Mobile County Public School System’s Instructional Technology department works to help administrators understand the technology integration process—from participation and modeling to evaluating the effectiveness of the integration process.
As technology integration into the classroom has increased, monitoring the effectiveness of the integration process has become the major focus. Teachers are responsible for the effective integration of technology in the classroom and knowing if what they’ve chosen to integrate is having an impact on learning.
While administrators are observing the integration process, many do not understand the technology tools that are being used in the classroom. MCPSS’s Instructional Technology department offers professional development specifically designed to help administrators understand not only the technology tools being used in their schools but also how to evaluate the effectiveness of the integration process.
When is there time?
With the growing responsibilities that administrators have, it can be difficult to find the time to gain an understanding of the technology that teachers are integrating into their classrooms.
However, just as teachers require professional development (PD) to learn how to integrate technology into the classroom, administrators need professional development as well. The MCPSS Instructional Technology department offers this training in three sessions, which gives the administrators time in between sessions to begin to apply what they’re learning and to formulate questions, before the following session, on what they experienced at their school.
How does this work?
The Instructional Technology department developed a Professional Learning Unit (PLU) for administrators as a means of helping administrators and prospective administrators better understand the technology integration that’s taking place in their schools. This PLU consists of an introduction to technology apps and programs that the department had previously trained teachers to integrate into their classrooms.
Administrators and prospective administrators participate in professional development one day per month for three months. In between each session, they survey their schools on what they’ve learned. Each of the three training sessions for administrators focuses on several technology tools that are being used in many of the schools in the district. The administrators have the opportunity to see each tool in action, participate in an activity that involves them using the tool, and then document times they’ve seen that particular tool being used in a classroom or what they feel effective use of that tool should look like in their school.

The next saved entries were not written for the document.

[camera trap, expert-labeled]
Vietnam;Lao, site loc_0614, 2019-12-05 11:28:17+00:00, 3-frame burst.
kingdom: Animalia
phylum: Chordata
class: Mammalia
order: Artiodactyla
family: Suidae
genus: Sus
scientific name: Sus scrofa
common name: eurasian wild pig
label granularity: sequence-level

One administrator who participated in the professional development sessions said that this training method was “extremely informative, and I gained knowledge of apps that I was not previously aware of. Thank you so much for all that you have done to help us!” This administrator expressed that his lack of awareness of these technology tools had previously prevented him from evaluating effectively the teachers’ technology integration process.

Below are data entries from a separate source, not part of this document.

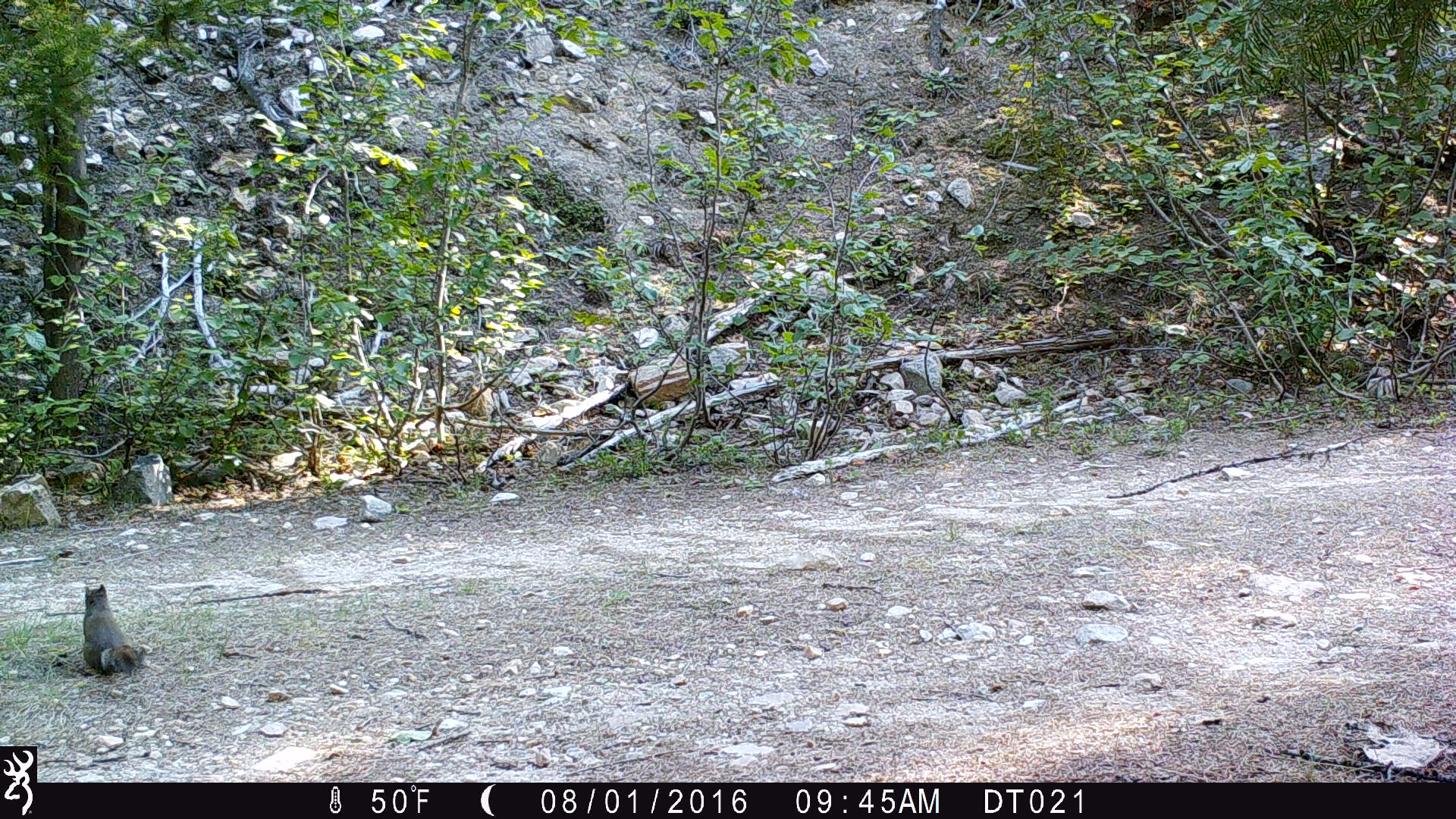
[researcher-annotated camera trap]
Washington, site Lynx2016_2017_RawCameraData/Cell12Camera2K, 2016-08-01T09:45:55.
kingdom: Animalia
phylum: Chordata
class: Mammalia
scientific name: Mammalia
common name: small mammal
Small mammal (Mammalia). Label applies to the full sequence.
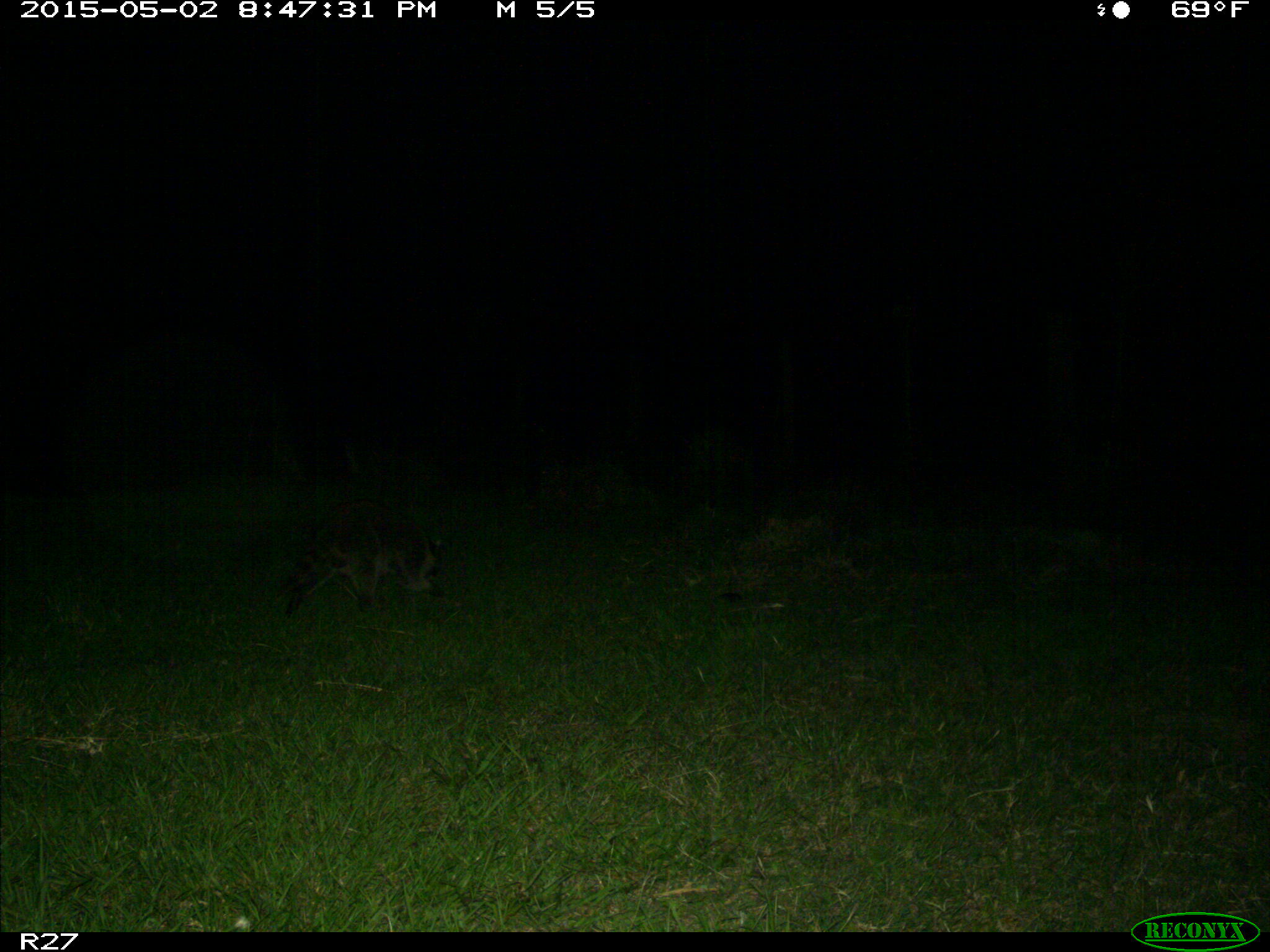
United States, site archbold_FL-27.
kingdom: Animalia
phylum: Chordata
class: Mammalia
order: Carnivora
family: Procyonidae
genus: Procyon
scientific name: Procyon lotor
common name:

Administrators participating in this PD also have job-embedded tasks to complete when they return to their schools so that they can put what they learned in their sessions into action. When they’ve completed the training, administrators will have submitted several artifacts showing what they’ve learned and how they’ll use what they’ve learned in their schools.

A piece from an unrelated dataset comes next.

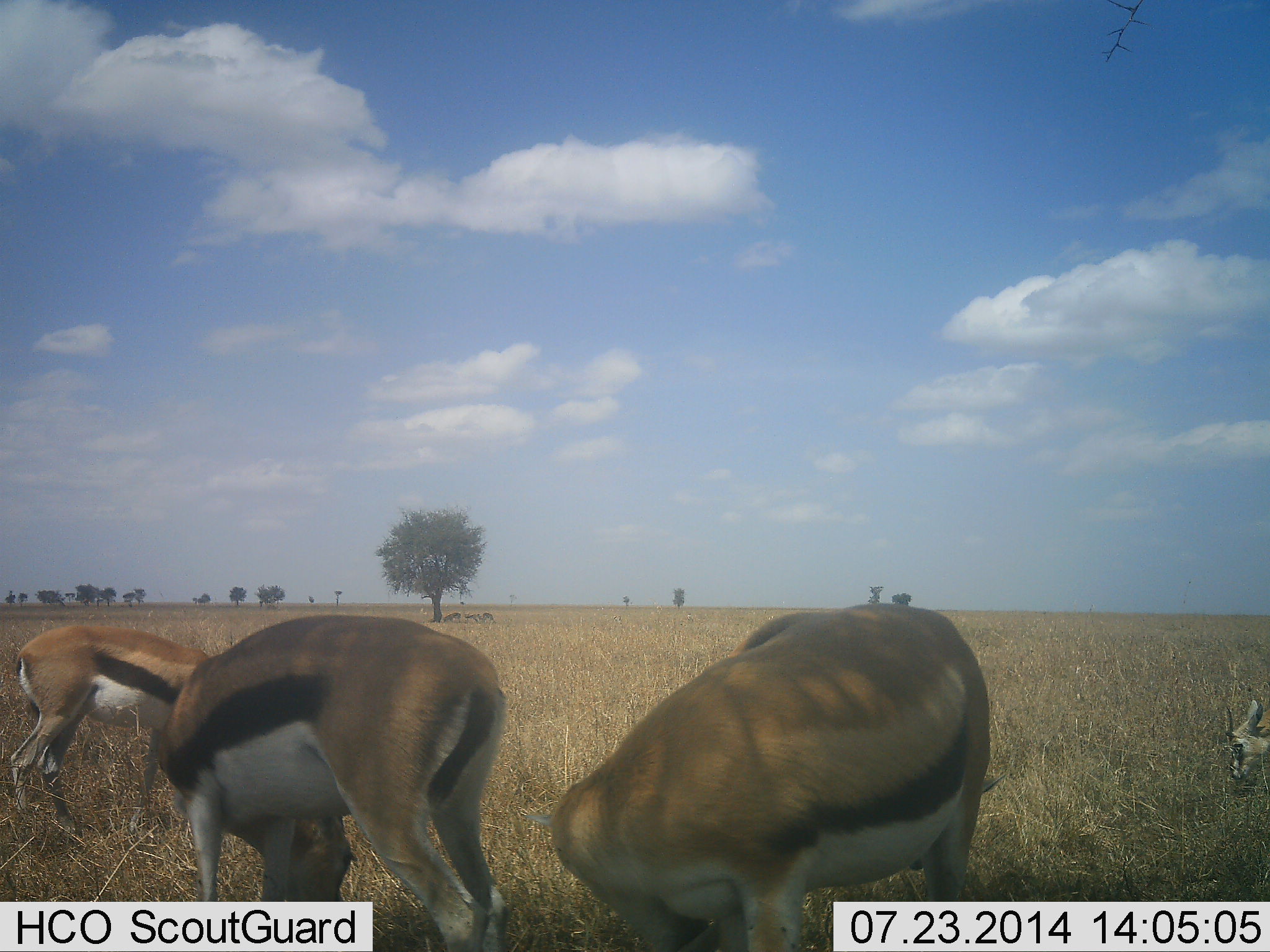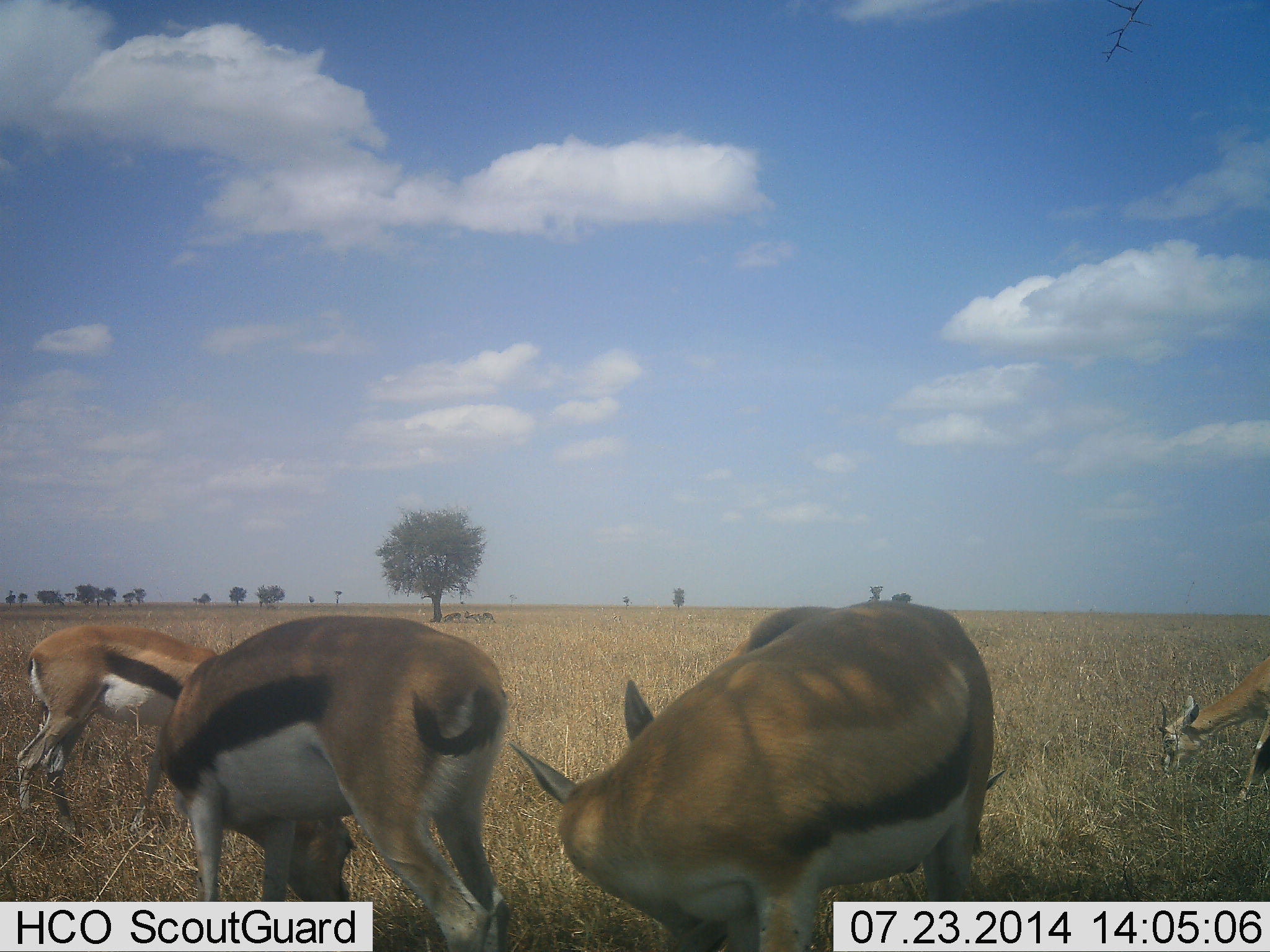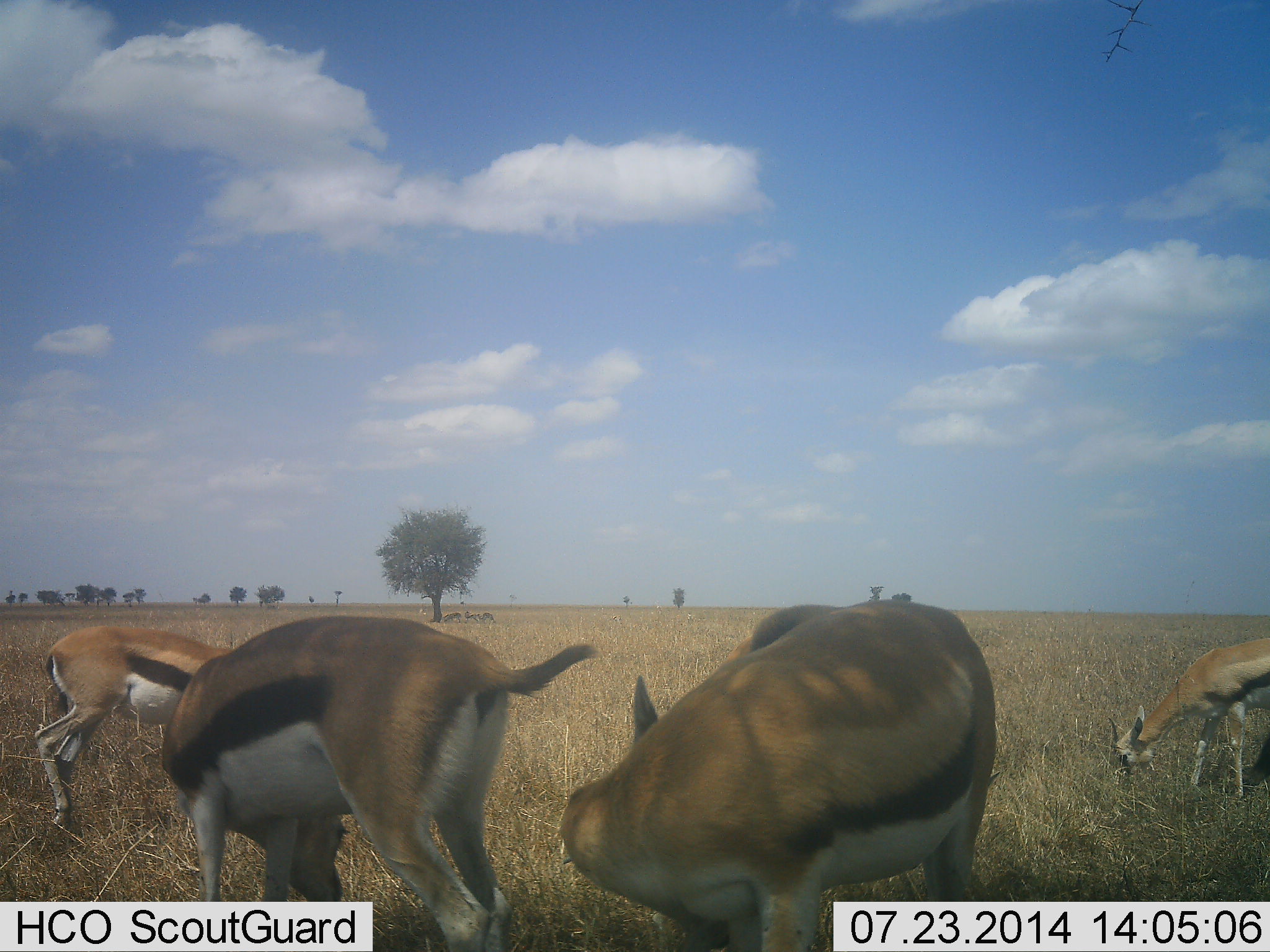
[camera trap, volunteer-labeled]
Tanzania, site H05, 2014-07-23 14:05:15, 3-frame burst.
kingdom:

As part of the third training session, administrators learn about tools they can use to evaluate the effectiveness of the technology integration taking place in their school. They also have an opportunity to share best practices with other administrators from the time they’ve spent in classrooms observing technology use and evaluating its effectiveness. Administrators are introduced to what effective integration consists of, or “look-fors” in the classroom, to help them determine whether or not what they’re observing is effective integration. Last but not least, part of the evaluation process includes sharing with teachers what they’ve observed in the classroom and offering support in the form of technology PD that’s led by the administrator as a way to model what they’ve learned.
Several administrators have participated in this PLU, and they’ve expressed their excitement and appreciation for the information they’ve received and for all that they’ve learned. One administrator commented, “I am very appreciative of the implementation of this PLU. I have become more technologically savvy and now seek new ways to use technology in my school.” Another administrator added, “This was actually fun and engaging and I walked away with something tangible that I feel will genuinely help our teachers.”
This PLU has helped to bring administrators and teachers together in their efforts to integrate technology into their schools effectively. As a result, technology tools will have a greater impact on student learning.
Dr. Ursula Martin is a district-level Instructional Technology Resource Teacher for Mobile County Public School System in Mobile, Alabama.